__Brief__:
Write what comes next in the story of the two friends heading for the 2 litre boot in Brussels, picking up after its last sentence and leaving the items alone.

--- Page text ---

Friday 25 November 2011

GETTING THE BOOT - PART 2 LITRE



This is a tale of two gallant young lads that not only endured a 1 litre boot, but were on a mission of sorts to achieve their combined goal of taking on the infamous 2 litre boot in Brussels Belgium. 

It was early evening in the summer of 2009, when Roy met his buddy Nizer at the McDonalds restaurant in Leuven.  The weather was perfect, very warming with a welcoming breeze that acted as an air conditioner, providing relief from the sticky humidity.

The meeting at MacDonald’s is probably being questioned by the reader, as we know this could be considered one of the unhealthiest choices, but this mission required a very fast, efficient and salty meal.  The meal came to an end at a rapid pace, which was further hurried by the prospect of a shiny delicious 2 litre boot, containing a smooth golden liquid, representing the Holy Grail in this story.

The two gentlemen wiped the grease off their faces, washed up and started on their journey towards the Leuven train station.  From the Grote Markt, the walk was a straight jaunt down a very hectic street, full of people shopping, enjoying street eats and blocking the side walk from anyone in a hurry to enjoy a 2 litre beverage.

--- Data ---

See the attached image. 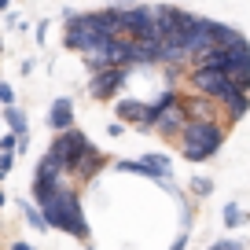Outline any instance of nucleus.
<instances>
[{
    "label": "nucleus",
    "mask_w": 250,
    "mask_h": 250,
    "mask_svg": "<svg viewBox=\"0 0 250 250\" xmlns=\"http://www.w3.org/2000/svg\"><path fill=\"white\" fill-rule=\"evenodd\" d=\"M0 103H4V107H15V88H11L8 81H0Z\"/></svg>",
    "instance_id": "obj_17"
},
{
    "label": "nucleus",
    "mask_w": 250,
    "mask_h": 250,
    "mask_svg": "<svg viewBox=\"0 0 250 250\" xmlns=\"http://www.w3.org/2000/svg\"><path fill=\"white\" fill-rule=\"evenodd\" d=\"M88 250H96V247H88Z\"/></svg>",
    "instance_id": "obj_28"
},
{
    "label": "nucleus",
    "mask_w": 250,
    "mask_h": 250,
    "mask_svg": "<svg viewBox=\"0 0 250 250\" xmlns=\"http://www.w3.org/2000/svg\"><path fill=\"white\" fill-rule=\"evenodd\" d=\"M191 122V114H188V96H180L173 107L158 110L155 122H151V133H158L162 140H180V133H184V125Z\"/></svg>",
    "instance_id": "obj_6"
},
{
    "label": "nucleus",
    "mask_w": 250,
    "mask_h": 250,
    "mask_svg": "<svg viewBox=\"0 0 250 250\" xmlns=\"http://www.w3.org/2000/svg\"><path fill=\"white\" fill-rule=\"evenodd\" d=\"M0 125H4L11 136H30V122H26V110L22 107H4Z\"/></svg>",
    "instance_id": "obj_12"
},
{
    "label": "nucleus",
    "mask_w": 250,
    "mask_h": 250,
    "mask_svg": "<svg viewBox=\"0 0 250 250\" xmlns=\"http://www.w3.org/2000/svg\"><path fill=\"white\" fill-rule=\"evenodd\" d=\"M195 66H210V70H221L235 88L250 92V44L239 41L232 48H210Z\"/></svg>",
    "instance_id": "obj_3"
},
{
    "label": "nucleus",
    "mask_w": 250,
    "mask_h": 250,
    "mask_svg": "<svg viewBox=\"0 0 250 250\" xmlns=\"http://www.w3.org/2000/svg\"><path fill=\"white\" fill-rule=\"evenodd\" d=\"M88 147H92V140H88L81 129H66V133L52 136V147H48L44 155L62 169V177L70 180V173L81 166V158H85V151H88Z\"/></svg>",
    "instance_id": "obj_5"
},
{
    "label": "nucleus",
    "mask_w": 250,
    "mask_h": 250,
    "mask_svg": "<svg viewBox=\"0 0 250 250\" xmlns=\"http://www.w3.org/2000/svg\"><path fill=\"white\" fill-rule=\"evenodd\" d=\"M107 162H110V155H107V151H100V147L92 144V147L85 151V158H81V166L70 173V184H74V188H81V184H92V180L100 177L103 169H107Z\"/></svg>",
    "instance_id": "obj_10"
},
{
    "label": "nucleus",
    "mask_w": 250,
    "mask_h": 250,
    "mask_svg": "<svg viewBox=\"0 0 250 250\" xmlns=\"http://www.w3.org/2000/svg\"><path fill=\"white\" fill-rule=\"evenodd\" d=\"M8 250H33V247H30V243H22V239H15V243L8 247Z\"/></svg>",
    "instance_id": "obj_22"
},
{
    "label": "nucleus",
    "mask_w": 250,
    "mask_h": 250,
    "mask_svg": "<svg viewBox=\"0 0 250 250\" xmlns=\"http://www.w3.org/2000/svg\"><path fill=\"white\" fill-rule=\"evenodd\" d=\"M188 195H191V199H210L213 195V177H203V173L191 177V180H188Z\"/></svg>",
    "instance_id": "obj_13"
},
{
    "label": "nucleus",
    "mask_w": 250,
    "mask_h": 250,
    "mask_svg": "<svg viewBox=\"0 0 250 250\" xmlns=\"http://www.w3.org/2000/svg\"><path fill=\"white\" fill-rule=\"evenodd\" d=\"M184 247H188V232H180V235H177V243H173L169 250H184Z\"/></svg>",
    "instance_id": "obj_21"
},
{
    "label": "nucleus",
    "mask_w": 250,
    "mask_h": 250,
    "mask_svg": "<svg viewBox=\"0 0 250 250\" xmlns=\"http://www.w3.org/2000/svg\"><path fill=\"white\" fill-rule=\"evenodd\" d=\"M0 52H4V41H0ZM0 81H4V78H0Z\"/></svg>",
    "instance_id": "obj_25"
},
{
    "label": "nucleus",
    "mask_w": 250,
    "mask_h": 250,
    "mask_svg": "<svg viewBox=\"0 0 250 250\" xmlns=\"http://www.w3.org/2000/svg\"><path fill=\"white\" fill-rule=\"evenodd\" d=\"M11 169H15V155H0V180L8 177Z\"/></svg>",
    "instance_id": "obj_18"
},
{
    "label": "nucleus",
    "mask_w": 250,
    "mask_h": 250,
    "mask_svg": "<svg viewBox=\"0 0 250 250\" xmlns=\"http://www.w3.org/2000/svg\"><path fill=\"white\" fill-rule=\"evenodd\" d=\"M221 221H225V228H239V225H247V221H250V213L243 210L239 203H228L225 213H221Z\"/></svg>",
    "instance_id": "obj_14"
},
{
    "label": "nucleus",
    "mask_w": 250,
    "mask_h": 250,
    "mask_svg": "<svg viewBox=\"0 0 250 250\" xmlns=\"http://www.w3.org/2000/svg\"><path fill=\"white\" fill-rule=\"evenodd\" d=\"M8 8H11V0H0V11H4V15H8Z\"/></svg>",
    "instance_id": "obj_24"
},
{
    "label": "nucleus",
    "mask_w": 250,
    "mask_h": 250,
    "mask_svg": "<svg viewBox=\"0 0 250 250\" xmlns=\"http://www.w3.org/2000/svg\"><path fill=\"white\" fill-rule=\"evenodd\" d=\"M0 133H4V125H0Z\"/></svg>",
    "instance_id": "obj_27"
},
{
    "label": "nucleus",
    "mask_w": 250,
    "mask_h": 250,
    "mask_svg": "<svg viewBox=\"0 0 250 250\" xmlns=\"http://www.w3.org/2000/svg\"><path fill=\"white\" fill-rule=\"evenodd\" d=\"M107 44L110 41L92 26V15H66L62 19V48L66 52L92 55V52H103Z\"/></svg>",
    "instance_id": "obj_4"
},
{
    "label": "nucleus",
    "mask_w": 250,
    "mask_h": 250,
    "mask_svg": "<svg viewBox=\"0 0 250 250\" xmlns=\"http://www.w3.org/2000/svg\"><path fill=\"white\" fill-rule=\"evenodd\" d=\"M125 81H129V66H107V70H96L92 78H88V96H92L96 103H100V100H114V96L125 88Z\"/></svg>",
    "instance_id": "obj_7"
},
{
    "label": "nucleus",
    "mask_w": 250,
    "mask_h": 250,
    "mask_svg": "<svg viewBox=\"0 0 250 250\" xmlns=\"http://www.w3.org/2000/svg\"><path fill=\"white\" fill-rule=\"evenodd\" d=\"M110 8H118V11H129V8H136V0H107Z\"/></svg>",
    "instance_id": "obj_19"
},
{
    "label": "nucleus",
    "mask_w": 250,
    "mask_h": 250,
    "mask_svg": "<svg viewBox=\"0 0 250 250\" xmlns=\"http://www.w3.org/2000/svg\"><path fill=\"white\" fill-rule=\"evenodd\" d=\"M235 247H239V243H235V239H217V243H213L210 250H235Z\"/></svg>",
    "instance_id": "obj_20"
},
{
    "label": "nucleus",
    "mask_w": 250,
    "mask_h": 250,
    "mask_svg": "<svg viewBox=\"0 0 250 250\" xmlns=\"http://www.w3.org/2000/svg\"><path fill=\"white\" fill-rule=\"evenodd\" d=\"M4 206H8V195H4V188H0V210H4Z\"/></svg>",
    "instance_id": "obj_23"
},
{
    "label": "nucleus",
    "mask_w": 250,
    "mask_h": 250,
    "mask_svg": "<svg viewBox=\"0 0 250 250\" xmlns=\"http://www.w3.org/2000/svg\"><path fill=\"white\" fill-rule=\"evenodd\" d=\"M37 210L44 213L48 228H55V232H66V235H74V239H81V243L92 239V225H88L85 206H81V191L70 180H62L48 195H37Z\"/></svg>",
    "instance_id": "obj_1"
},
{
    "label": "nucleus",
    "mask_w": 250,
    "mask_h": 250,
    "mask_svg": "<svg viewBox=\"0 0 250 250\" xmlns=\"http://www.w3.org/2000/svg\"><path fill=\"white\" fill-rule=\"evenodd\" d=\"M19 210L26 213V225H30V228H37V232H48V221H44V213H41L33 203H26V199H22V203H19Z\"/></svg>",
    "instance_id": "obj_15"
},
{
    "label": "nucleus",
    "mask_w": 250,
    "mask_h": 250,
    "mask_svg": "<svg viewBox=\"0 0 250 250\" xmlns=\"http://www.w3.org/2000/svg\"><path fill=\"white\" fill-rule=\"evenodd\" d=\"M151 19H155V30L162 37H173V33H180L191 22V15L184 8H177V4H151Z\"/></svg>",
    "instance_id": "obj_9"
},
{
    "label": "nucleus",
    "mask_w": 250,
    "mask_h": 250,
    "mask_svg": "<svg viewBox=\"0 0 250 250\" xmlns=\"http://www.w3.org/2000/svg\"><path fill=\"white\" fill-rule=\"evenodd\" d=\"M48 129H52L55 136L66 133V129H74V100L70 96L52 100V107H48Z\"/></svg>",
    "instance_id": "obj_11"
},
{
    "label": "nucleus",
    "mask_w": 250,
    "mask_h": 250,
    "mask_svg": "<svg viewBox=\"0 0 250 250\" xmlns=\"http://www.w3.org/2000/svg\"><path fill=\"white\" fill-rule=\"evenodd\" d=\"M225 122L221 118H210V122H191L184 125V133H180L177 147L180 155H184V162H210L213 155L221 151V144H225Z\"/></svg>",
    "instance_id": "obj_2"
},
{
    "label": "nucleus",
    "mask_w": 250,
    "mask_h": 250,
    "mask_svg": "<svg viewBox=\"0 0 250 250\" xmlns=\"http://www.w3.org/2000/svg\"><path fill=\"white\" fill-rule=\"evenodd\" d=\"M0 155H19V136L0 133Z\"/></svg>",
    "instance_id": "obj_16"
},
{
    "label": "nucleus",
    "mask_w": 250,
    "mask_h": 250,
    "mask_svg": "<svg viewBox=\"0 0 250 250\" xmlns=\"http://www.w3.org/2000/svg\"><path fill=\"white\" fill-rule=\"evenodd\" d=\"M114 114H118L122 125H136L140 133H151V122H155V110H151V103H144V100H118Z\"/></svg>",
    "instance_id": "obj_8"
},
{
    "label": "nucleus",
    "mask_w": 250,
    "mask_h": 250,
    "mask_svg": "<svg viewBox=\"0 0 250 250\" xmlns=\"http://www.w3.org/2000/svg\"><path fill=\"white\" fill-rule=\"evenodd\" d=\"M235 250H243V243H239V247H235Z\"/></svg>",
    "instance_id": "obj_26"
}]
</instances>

---

__Answer for the task__:
Arriving after 15 minutes, the train station was near empty and easily navigable.  There was a direct train to Brussels that arrived in the quickest time, so this “Steam Horse” was selected as the noble steed that would deliver them to battle.

The dialogue centered mostly on the fact that planning a 2 Litre Boot excursion was just going to be plain old fashioned fun.  They also paid their respects to their fallen comrades that were unable to make it, based on being captured by a stronger female army and held accountable every time they wanted to be “Awesome”.

Finally, the battle horse rolled into the Brussels train station, as they disembarked, both the men knew there was no turning back.  This battle for the golden boot would take a lot out of these brave warriors, but this was a mission that separated men from boys, almost a “rite of passing” in the fermented barley world.

The two men finally arrived at “The Battle of Delirium Café”, slightly parched from the distance marched, the two men selectively grabbed a seat near their opponent.  Getting prepared to enter battle, both men ensured they held onto the 40 Euro deposit that would allow them to get close.

They approached the crowded area, threw down the Euros and waited for the question from the boot protector “What would you like in it?”

With an air of confidence, noticing fellow patrons turn their attention to the size of these boots, Roy proclaimed “Campus Gold”.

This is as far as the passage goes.